Work to complete - Do these statements agree with the Harry Newman profile? (a) Newman scored 31 of Michigan's 123 points in 1932; (b) Newman was born in Las Vegas; (c) Michigan finished 1932 with one loss. Answer yes or no for each, quoting the words of the profile that decide it.

Exercise text -

Position: Quarterback

School: University of Michigan

Years: 1930-1932

Jersey Number: 46

Inducted: 1975

High School: Detroit Northern

Place of Birth: Detroit, MI

Date of Birth: September 5/1909

Place of Death: Las Vegas, NV

Date of Death: May 2/2000

Height: 5'7"

Weight: 175

Michigan's Wolverines were driving toward the national championship in 1932, but the points weren't coming as easily as were the victories. Supported by one of the game's outstanding defenses, quarterback Harry Newman took personal charge of the offense and scored 31 of his team's 123 points that year. With a perfect 8-0 record, the nation's title belonged to Michigan, while Newman claimed unanimous All-America selection and the Helms Foundation Player of the Year award. They were the glory years for Michigan coach Harry Kipke, himself a Hall of Fame back from the Wolverine successes of the 1920s. With Newman at the helm, Kipke rarely had to worry about his team, because the crafty quarterback was a magnificent field leader and directed UM to three Big Ten titles. He piloted three teams to a combined record of 24-1-2. Following graduation, Newman played for the New York Giants. When Newman retired from football he became an executive with the Ford Motor Company.

Dataset records -
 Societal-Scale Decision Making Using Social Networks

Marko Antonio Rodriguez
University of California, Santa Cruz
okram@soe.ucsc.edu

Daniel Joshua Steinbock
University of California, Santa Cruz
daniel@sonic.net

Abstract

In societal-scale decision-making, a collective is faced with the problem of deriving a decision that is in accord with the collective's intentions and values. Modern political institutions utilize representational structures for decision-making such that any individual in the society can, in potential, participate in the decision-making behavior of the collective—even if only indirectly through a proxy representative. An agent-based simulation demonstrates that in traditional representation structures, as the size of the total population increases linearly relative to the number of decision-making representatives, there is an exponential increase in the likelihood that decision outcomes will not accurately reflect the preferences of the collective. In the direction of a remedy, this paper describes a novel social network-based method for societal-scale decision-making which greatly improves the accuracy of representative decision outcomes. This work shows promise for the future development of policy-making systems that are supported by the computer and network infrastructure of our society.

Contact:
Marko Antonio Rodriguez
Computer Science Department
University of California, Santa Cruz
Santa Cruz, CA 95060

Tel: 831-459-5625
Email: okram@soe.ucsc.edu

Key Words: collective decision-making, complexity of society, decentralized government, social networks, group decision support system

Output of the exercise -
(a) Yes: "scored 31 of his team's 123 points that year."
(b) No: "Place of Birth: Detroit, MI"
(c) No: "With a perfect 8-0 record"